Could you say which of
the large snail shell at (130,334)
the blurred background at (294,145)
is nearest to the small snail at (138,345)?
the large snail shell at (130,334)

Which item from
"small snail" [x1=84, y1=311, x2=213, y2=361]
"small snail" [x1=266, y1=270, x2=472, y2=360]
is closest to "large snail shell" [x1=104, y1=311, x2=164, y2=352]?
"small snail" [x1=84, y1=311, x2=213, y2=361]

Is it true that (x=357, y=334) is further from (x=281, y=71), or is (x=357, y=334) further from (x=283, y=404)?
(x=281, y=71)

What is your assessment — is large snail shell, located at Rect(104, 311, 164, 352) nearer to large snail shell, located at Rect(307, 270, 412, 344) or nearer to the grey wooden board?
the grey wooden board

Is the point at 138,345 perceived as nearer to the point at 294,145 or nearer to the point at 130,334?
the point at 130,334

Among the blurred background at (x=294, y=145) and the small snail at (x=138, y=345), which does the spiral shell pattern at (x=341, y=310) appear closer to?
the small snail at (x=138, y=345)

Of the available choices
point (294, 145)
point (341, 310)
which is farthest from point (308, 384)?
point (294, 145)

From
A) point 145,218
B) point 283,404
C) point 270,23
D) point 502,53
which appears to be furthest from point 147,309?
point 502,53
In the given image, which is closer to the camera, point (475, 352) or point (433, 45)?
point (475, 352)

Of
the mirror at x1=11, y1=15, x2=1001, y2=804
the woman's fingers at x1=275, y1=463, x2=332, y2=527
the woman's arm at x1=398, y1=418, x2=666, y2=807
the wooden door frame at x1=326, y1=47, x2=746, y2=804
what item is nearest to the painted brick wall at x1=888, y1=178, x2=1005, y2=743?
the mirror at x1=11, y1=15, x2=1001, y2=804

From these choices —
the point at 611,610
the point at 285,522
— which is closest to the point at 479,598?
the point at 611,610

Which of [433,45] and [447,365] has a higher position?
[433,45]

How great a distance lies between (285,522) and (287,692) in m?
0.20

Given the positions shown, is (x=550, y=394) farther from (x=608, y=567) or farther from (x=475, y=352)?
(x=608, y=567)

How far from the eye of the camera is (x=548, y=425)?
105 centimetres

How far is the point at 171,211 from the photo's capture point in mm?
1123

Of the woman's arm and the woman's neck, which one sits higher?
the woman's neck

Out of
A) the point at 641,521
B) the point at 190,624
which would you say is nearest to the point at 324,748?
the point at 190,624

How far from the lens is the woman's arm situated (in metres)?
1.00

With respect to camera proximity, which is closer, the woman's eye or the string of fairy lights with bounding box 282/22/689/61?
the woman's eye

---+---

▸ **INSTRUCTIONS FOR THE TASK**
Can you reproduce all of the data above, line for line and unchanged?

▸ **TASK OUTPUT**
Could you say which of
the large snail shell at (130,334)
the blurred background at (294,145)
is nearest to the small snail at (138,345)?
the large snail shell at (130,334)

Which item from
"small snail" [x1=84, y1=311, x2=213, y2=361]
"small snail" [x1=266, y1=270, x2=472, y2=360]
is closest to "large snail shell" [x1=104, y1=311, x2=164, y2=352]?
"small snail" [x1=84, y1=311, x2=213, y2=361]

Is it true that (x=357, y=334) is further from (x=281, y=71), or is (x=357, y=334) further from (x=283, y=404)?
(x=281, y=71)

What is your assessment — is large snail shell, located at Rect(104, 311, 164, 352) nearer to large snail shell, located at Rect(307, 270, 412, 344) or nearer to the grey wooden board?
the grey wooden board

Is the point at 138,345 perceived as nearer to the point at 294,145 or nearer to the point at 130,334?
the point at 130,334

Among the blurred background at (x=294, y=145) and the small snail at (x=138, y=345), which does the spiral shell pattern at (x=341, y=310) appear closer to?
the small snail at (x=138, y=345)

Of the available choices
point (294, 145)
point (341, 310)
which is farthest from point (308, 384)?
point (294, 145)

From
A) point 145,218
B) point 283,404
C) point 270,23
D) point 502,53
which appears to be furthest from point 147,309?
point 502,53
In the given image, which is closer to the camera, point (475, 352) or point (433, 45)?
point (475, 352)

Of
the mirror at x1=11, y1=15, x2=1001, y2=804
the woman's fingers at x1=275, y1=463, x2=332, y2=527
the woman's arm at x1=398, y1=418, x2=666, y2=807
the wooden door frame at x1=326, y1=47, x2=746, y2=804
what item is nearest to the painted brick wall at x1=888, y1=178, x2=1005, y2=743?
the mirror at x1=11, y1=15, x2=1001, y2=804

From these choices —
the point at 611,610
the point at 285,522
— which is closest to the point at 479,598?
the point at 611,610

Which of [433,45] and [447,365] has a higher position?
[433,45]

How great a distance lies between (285,522) and (287,692) in m?
0.20

Given the positions shown, is (x=550, y=394) farther from (x=608, y=567) or farther from (x=475, y=352)?
(x=608, y=567)

How far from the eye of the camera is (x=548, y=425)?
105 centimetres

How far is the point at 171,211 from the photo's capture point in mm?
1123

Of the woman's arm and the woman's neck, which one sits higher?
the woman's neck

Out of
A) the point at 641,521
B) the point at 190,624
which would you say is nearest to the point at 324,748?
the point at 190,624

How far from the lens is the woman's arm situated (in metres)?
1.00

With respect to camera proximity, which is closer, the woman's eye or the string of fairy lights with bounding box 282/22/689/61?
the woman's eye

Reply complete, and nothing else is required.